Enviro-friendly projects may have funding edge

Anthony Sblendorio, chief executive officer of Ecological Development LLC, at a site in Basking Ridge, NJ, where his company plans to build 12 eco-friendly homes and include some existing agriculture in the development. [Photo: Steven J. Dundas]

As the credit crunch makes it harder than ever to obtain financing from lenders, some real estate players say an environmentally friendly portfolio may offer builders an advantage in securing funds to develop new projects.

That's the theme of a story appearing in today's online edition of NJBIZ.

“In general, financing anything is really difficult, given the credit crunch,” said Robert Politzer, president of Greenstreet Construction Inc., a New York-based builder with a New Jersey office in Princeton.
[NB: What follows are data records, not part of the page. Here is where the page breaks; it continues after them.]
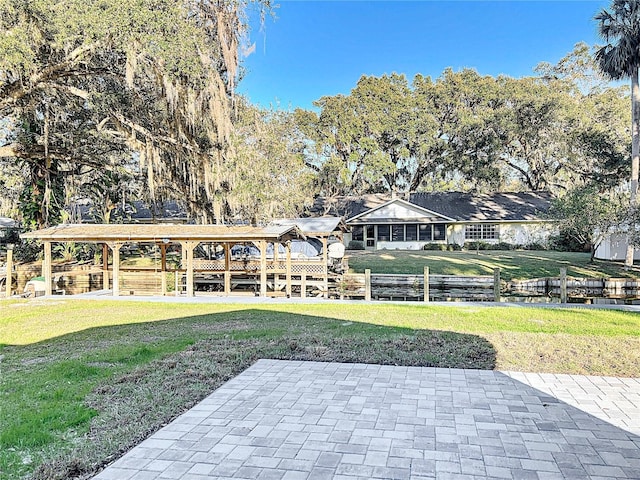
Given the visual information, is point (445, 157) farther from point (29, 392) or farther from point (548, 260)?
point (29, 392)

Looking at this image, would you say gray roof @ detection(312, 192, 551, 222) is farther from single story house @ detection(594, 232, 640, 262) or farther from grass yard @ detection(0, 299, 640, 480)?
grass yard @ detection(0, 299, 640, 480)

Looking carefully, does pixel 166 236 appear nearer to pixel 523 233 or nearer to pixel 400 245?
pixel 400 245

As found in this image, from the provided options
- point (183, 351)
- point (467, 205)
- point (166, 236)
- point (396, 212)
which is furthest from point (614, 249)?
point (183, 351)

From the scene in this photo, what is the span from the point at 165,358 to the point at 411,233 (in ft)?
76.7

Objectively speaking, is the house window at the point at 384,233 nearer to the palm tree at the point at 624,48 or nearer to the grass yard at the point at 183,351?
the palm tree at the point at 624,48

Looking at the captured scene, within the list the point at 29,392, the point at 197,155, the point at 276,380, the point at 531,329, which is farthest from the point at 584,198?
the point at 29,392

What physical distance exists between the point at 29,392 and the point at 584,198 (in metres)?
16.3

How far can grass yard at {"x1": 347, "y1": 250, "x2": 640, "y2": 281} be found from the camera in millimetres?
16766

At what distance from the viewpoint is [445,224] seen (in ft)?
91.3

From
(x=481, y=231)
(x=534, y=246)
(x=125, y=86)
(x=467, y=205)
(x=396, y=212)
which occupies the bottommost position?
(x=534, y=246)

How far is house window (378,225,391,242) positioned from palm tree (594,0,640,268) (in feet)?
45.4

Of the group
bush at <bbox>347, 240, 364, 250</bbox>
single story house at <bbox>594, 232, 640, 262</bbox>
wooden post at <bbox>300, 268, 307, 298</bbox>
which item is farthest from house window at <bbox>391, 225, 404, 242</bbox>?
wooden post at <bbox>300, 268, 307, 298</bbox>

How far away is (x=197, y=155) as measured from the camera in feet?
40.0

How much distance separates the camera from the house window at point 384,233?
28125 mm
But given the growing popularity of green building, developers who do not have green projects are at a competitive disadvantage, he said. “It would be easier these days to interest a potential funding group, whether a bank or private equity, in building a state-of-the-art green building than a conventional building project.”

Because of the benefits of green building, such as energy efficiency and reduced operating and maintenance costs, “you’re going to see increased tenant demand,” said Jim Lutz, senior vice president of development at Liberty Property Trust, a Malvern, Pa.-based commercial real estate developer that recently completed its first LEED-certified New Jersey project in Mount Laurel. LEED, short for Leadership in Energy and Environmental Design, establishes criteria for the design, construction and operation of sustainable buildings under the U.S. Green Building Council.

Higher demand means higher occupancy rates at green buildings as compared to conventional buildings, so “a lender who’s concerned with making sure that the loan gets paid back is going to see it as a less-risky investment,” Lutz said.